Ho hum. I don’t know how many times this question has flashed into the minds of worrywarts in elevators, or how many times it has been asked of every friendly neighborhood physicist. It is easy to answer in one word (No), but thinking about it does raise a whole bunch of fun questions.
First, here’s the quick answer: Your objective is to arrive at the bottom of the shaft like a feather, without any appreciable downward speed, right? That means that you have to counteract the elevator’s downward speed by jumping upward with an equal amount of speed. The elevator (and you) might be falling at, say, 50 miles per hour (80 kilometers per hour). Can you jump upward with anywhere near that speed? The best basketball players can jump at maybe 5 miles per hour (8 kilometers per hour). End of quick answer.

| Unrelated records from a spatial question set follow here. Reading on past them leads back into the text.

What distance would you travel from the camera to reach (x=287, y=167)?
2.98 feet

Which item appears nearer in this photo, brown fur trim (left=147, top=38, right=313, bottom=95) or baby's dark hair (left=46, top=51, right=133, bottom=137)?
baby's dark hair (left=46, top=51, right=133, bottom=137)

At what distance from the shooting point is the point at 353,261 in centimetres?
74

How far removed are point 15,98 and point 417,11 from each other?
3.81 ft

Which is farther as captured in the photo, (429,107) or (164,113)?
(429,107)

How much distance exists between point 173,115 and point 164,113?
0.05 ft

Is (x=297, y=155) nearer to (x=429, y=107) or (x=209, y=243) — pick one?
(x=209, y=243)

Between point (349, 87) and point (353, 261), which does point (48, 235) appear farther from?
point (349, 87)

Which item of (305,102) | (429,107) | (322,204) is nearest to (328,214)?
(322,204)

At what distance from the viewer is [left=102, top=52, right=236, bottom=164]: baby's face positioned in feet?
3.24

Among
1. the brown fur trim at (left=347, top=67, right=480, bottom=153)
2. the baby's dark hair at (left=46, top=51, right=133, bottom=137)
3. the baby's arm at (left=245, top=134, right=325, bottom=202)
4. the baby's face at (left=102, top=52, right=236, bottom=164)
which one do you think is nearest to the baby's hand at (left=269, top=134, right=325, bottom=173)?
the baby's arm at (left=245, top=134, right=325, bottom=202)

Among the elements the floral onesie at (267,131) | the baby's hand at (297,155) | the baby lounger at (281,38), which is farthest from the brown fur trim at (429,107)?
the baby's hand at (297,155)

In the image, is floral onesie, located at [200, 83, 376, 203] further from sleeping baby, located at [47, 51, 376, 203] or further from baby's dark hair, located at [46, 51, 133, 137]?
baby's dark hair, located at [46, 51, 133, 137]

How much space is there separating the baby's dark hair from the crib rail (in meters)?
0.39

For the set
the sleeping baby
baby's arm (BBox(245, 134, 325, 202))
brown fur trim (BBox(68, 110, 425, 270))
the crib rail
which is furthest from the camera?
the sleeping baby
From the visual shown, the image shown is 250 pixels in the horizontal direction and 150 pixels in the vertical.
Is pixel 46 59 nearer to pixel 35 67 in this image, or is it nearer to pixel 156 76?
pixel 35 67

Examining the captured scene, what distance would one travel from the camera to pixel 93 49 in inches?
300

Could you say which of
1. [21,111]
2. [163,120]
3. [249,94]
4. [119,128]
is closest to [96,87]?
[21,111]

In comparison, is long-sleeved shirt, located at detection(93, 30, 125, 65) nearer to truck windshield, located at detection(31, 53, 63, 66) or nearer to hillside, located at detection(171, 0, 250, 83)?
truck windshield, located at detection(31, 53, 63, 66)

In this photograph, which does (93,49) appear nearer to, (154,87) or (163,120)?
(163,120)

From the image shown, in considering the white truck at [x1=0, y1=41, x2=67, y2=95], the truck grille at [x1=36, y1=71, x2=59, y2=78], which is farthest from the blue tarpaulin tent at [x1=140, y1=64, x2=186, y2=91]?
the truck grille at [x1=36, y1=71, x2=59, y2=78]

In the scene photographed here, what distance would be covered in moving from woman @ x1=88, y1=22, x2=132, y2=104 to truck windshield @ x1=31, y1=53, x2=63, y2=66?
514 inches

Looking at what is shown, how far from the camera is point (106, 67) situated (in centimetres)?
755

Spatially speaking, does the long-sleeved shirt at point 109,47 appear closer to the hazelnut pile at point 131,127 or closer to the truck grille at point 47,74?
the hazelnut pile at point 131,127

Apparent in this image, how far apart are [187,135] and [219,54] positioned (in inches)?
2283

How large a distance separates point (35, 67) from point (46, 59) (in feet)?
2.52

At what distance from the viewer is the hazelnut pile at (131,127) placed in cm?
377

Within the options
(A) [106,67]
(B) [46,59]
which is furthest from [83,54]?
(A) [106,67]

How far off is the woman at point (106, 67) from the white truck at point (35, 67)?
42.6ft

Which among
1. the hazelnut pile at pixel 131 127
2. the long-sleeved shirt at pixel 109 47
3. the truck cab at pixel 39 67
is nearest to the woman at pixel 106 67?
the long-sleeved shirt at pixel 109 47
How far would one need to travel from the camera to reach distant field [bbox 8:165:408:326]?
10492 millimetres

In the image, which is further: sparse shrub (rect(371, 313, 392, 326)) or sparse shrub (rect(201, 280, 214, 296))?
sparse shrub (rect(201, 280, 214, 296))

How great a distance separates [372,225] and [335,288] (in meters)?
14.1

Let’s consider the instant before your elevator’s cable snaps. In the seventeenth century, long before elevators, Sir Isaac Newton (1642–1727) realized that when a body exerts a force on another body, the second body exerts an equal and opposite force on the first body. Today, that’s known as Newton’s Third Law of Motion.

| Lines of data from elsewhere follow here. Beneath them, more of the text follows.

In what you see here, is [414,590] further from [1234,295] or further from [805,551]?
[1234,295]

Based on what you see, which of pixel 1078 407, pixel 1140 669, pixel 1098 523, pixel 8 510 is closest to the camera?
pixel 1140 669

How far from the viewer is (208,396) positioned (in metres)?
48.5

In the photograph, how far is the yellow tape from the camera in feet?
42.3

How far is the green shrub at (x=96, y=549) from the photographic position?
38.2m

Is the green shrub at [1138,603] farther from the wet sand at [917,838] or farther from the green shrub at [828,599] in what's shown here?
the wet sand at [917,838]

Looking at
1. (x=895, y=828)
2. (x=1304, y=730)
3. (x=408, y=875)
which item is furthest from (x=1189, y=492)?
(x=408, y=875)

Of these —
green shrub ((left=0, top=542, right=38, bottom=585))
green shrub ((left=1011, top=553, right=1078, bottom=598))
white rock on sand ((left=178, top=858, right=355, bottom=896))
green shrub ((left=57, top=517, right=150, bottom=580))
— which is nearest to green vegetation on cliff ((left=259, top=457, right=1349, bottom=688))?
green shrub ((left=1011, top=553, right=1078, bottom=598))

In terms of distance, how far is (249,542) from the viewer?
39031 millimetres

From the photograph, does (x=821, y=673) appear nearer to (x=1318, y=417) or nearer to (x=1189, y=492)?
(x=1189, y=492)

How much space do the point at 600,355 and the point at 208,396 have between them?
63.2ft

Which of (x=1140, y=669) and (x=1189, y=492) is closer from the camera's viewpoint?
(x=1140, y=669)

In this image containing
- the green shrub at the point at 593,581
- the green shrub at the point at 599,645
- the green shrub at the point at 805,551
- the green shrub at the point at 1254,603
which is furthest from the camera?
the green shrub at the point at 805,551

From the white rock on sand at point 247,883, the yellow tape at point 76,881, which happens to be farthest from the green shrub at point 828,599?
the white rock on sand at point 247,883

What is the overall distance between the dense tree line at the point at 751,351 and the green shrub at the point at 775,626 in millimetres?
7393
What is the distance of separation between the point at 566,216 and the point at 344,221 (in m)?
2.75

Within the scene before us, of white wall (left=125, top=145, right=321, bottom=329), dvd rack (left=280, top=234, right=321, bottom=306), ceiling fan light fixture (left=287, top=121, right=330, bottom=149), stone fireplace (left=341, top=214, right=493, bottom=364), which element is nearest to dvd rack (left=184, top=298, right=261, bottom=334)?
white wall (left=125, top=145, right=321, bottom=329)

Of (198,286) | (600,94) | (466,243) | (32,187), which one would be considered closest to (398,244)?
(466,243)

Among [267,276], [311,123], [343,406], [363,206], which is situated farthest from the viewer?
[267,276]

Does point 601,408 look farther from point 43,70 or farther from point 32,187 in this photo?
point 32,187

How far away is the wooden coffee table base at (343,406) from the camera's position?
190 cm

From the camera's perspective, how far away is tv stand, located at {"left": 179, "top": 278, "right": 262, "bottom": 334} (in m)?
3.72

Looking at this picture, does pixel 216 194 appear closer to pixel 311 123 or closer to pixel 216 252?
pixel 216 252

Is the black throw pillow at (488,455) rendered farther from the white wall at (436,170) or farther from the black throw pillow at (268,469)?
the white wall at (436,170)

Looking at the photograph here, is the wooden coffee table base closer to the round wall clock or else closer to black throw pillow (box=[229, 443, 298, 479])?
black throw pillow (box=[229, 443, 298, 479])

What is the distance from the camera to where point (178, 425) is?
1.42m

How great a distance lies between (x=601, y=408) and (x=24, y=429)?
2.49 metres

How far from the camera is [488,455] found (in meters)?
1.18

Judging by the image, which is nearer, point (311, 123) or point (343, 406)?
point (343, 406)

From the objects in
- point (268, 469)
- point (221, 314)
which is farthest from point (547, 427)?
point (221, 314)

When you’re standing on the elevator floor and gravity (force number one) is pulling you down against the floor, the floor is pushing you back up with an equal force (force number two). That’s why gravity doesn’t win out and make you fall down the shaft. It’s the same with the elevator car itself; in this case it’s the cable’s upward pull that counteracts gravity’s downward pull on the car. So neither you nor the elevator falls down the shaft. You both move upward or downward at a speed that is controlled by a motor’s slow winding and unwinding of the cable from a big drum at the top of the shaft.
When the cable snaps, both the upward pull of the cable and the upward push of the floor are suddenly gone, so both you and the elevator are free to succumb to gravity’s will and you both begin to fall. For an instant you are left floating, feeling “weightless” because the customary push of the floor on your feet is gone.
But following that instant of blissful suspension, gravity has its way with you and you fall, along with the elevator.About that moment of “weightlessness” when the elevator begins to fall: Obviously, you haven’t really lost weight. Earth’s gravity is still pulling on you as it always has, and the strength of that pull is what we call weight. What you’ve lost is apparent weight. Your weight just isn’t apparent because you’re not standing on a scale or a floor that feels your pressure and presses back upon your feet.
Of course, this whole question of falling elevators is hypothetical because elevator cables just don’t snap. And even if they did, there are spring-loaded safety devices that would keep the car from falling more than a couple of feet. But, as roller coasters prove, some people seem to enjoy the contemplation of imminent disaster.
If you happen to be one of those roller coaster fans, that “floating” feeling you get as the car falls from one of its high spots is exactly the same thing you’d feel in a falling elevator. It’s called free fall. Astronauts in orbiting spacecraft also feel it.